Another way to think about strong attitudes is to consider how quickly an attitude judgment comes to mind upon encountering an attitude object. Russell Fazio and his colleagues were primarily concerned with attitude accessibility, or how easily attitudes are activated from memory. According to this research, when attitudes are highly accessible, they are quickly activated in memory and thus are more likely to be acted upon than less accessible attitudes. The pathway described in this model is that accessible attitudes are activated immediately upon encountering an attitude object. This activation then guides interpretation of relevant information, such that the information about the attitude object is perceived to bolster the existing attitude. These perceptions of the attitude object, in conjunction with a consideration of social norms, define the situation for the perceiver and thus lead to behavior that is consistent with the attitude. These processes are generally thought to occur relatively spontaneously and without much effort for attitudes that are highly accessible. Overall, findings with respect to attitude accessibility have supported the idea that accessible attitudes are more predictive of behavior than less accessible attitudes.
Characteristics Of The Situation
Finally, an additional moderator of the attitude–behavior relationship is the strength of the situation in which the behavior might occur. Just as attitudes can be described as being strong or weak, situations also vary in strength. A strong situation is one in which the range of acceptable behaviors is very narrow, whereas a weak situation has a wider range of potential behaviors. For example, in a college class the range of behaviors is quite limited: college students are expected to sit quietly and listen to the lecture, take notes, and perhaps politely ask a question for clarification. Thus a college lecture class represents a strong situation. In contrast, the expected behavior at a large fraternity party is quite vast: individuals may be expected to drink heavily or not much; they may dance wildly to the music or stand still; they may talk excitedly with many other party-goers or quietly converse with one person. Thus a fraternity party could be characterized as a weak situation because of the range of expected behaviors. Research indicates that attitudes are more predictive of behaviors when the situation is weak than when the situation is strong: Strong situations constrain behavior to the extent that all people behave similarly regardless of their attitudes, whereas in a weak situation, where the prescribed behavior is not clear, attitudes are far more likely to guide one’s choice of action.

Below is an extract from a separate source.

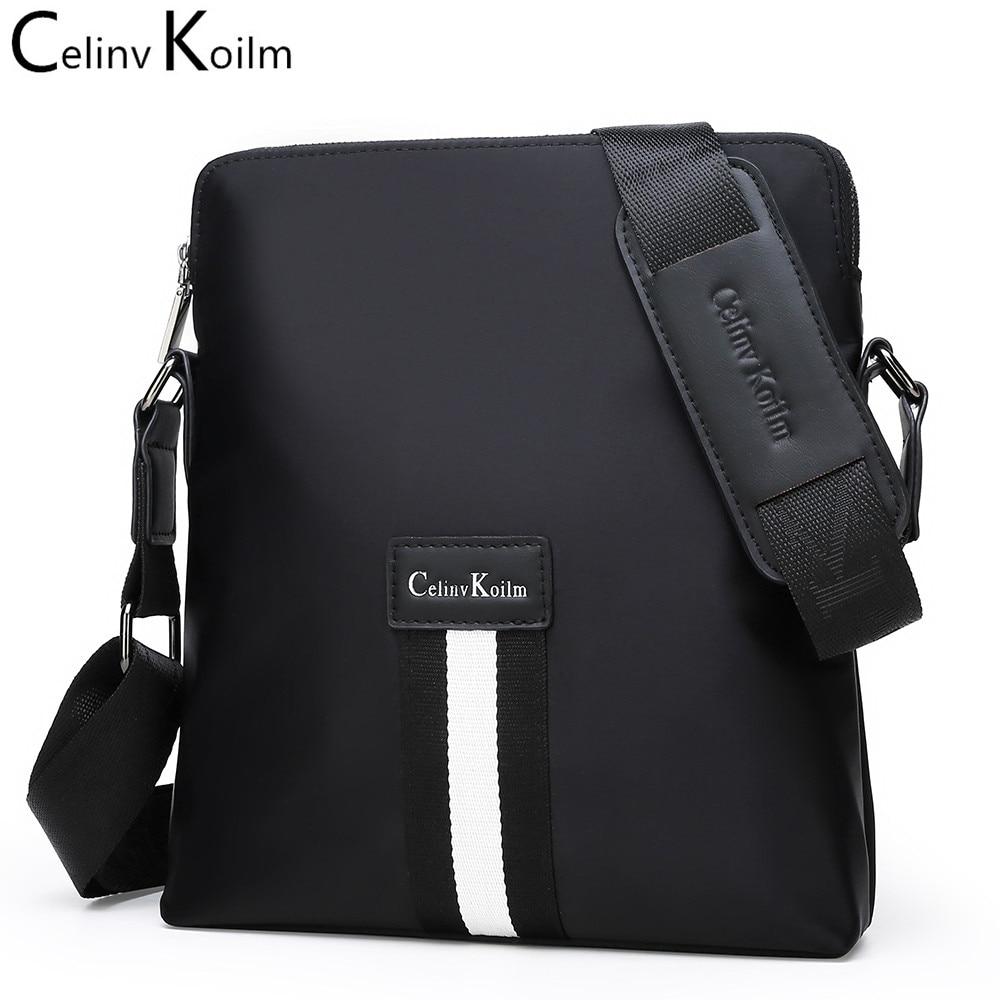 CeIinv Kilom Brand Men Messenger Bag Business Shoulder Waterproof nylon Vintage Crossbody office work Satchel Bag For iPad Black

The Effect Of Behavior On Attitudes
Thus far, this article has examined the attitude–behavior relationship from the perspective of how attitudes influence behavior. However, the attitude–behavior relation can also occur in the reverse direction: behavior can affect attitudes. The decades of research investigating cognitive dissonance and self-perception theory demonstrated that engaging in counter attitudinal behavior is likely to change one’s attitudes to be consistent with the behavior.
This is most likely when the outcomes of one’s actions are negative, when the behavior is public, and when there is no other easy explanation for having engaged in the behavior. For example, going to see a horror film with friends might change your attitude toward horror films. A recent study demonstrated that it is one’s strong attitudes that are most likely to guide behavior, whereas the attitudes that are subject to change through behavior are more likely to have been weak attitudes.